── Фрагмент документа ──

Тогда я впервые понял для себя, что кино — это искусство. И еще тогда же впервые заключил, что, как и большинство французов, ничего не знаю о японской цивилизации — как и вообще о Востоке. Мысль, что Европа чем-то обязана Японии, в то время, когда я увидел фильм Мидзогути, звучала совсем не так, как сегодня. Япония — что-то далекое, непонятное, начиненное штампованными клише ар-нуво (эти ширмы, коробочки из папье-маше, цветочные букеты, кривые мечи и романы Пьера Лота — о Лафкадио Хирне тогда никто еще ничего не слыхал, — которые были в доме моей бабушки).
Иной вклад, в промышленное развитие, только еще начинает осознаваться в Европе. От отца, работавшего врачом в Африке, я знал, что Япония была самым крупным поставщиком (уже!) промышленных товаров в страны третьего мира: эмалированной посуды, алюминиевых котелков, столовых приборов, кухонной утвари, ламп и всевозможных обогревательных приборов, но не изделий, связанных с высокими технологиями, — например, фотоаппарат у него был производства немецкого.

───
── Извлеченные данные ──

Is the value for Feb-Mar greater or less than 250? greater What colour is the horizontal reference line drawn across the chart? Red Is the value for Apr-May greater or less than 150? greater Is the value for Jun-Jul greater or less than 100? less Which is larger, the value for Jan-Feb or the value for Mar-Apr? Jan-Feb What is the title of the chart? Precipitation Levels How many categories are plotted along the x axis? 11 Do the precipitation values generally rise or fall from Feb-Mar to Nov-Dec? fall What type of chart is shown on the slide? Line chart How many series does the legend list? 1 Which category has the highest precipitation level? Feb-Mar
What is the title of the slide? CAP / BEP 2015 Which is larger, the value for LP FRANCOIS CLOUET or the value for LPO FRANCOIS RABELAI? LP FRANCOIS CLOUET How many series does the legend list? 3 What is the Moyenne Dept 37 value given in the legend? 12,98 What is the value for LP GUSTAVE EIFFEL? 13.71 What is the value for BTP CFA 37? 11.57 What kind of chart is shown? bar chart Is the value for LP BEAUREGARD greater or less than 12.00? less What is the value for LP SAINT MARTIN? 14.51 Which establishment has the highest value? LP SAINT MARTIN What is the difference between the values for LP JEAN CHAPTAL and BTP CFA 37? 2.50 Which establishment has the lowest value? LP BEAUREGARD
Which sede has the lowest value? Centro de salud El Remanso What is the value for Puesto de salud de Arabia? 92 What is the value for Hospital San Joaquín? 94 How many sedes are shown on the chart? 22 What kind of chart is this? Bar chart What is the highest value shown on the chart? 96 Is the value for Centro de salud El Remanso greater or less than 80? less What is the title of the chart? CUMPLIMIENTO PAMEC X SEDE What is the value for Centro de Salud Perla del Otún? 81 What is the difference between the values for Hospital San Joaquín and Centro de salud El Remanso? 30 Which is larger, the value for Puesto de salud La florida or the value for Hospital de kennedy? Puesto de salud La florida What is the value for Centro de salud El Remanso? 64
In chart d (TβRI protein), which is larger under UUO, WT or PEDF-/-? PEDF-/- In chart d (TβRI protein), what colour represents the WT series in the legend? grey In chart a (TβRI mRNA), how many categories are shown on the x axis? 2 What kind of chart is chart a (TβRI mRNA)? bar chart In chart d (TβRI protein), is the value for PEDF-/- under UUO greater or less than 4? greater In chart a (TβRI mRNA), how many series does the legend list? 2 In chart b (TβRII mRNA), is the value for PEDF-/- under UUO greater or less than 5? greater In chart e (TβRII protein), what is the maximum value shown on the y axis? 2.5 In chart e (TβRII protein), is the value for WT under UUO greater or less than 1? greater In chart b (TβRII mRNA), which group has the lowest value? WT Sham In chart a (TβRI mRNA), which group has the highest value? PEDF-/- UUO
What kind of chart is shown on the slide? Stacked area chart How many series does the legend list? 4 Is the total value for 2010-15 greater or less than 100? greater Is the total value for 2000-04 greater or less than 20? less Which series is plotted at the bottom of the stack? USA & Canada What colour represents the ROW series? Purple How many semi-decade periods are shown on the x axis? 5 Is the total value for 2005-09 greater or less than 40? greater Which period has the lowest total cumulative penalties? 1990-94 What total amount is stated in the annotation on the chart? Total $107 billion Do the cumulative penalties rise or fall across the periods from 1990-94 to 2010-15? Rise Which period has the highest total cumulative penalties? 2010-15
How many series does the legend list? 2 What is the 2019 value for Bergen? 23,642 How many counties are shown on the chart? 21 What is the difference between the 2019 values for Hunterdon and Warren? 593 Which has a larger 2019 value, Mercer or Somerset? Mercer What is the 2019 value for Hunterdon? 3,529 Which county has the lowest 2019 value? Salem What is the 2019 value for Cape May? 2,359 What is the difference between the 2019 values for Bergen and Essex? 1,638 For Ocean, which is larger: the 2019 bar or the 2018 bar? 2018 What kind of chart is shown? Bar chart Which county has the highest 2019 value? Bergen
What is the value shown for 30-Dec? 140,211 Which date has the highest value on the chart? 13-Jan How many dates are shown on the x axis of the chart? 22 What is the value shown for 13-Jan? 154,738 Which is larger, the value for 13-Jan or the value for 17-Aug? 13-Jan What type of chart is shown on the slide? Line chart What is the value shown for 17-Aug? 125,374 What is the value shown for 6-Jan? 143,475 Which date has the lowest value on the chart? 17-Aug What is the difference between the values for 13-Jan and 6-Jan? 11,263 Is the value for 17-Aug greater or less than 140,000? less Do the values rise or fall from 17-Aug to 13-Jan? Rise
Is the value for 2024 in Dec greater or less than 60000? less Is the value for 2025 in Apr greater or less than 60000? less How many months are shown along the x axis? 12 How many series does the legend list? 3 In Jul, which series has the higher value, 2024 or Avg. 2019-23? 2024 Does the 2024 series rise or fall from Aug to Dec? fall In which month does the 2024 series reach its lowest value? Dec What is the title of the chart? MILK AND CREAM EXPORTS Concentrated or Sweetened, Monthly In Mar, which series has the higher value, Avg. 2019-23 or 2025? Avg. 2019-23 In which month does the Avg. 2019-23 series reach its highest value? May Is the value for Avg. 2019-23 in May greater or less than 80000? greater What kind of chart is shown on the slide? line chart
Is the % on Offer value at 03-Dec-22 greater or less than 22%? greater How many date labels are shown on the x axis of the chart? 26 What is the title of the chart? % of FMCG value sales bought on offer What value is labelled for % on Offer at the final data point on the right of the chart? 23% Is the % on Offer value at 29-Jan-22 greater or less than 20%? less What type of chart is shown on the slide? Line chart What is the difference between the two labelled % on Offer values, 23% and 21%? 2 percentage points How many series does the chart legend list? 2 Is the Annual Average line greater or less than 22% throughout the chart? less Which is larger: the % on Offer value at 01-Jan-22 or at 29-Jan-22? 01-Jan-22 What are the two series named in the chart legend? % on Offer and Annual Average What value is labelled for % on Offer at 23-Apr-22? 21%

───

Задание:
Продолжите текст о том, как в Европе представляли себе Японию, начав сразу после его последнего предложения.

Готовое решение:
Японские литература, философия были совершенно не известны широкой публике. Молодежь имела доступ к отрывкам из Камино Мичи в виде «Сказок и легенд». В лицеях ничего не хотели знать о такой литературе, и филологические изыскания пренебрегали японской философской мыслью и восточной мыслью вообще — насколько мне известно, такая нетерпимая ситуация сохраняется и по сей день. Даосизм, синтоизм, буддизм — о них в учебниках сообщалось, что «тут не приходится говорить о собственно философии». Даже самый «западный» из японских философов, Нишида Китаро, не был переведен на французский. Естественно, что, за исключением нескольких специалистов, никто из широкой публики и понятия не имел о том, какой долгой была история кино Японии — первый японский фильм, документальная лента о театре кабуки, был снят в 1898 году! Ничего не известно и о Мидзогути, о его пути кинорежиссера — начиная с 1923 года он сделал около девяноста фильмов, выпуская по два в год, чередуя короткометражные, авторские, экранизации классических романов, не допуская никаких простоев и снимая все с одинаковым мастерством. В те времена, когда я посмотрел «Угэцу» в первый раз, кино показывало Японию только в форме лубочных картинок или в тех страшных американских фильмах про войну, где японцы — джэпс — представлены, как индейцы старых времен, — кровожадными фанатиками, готовыми на все, чтобы завоевать мир и разрушить Америку.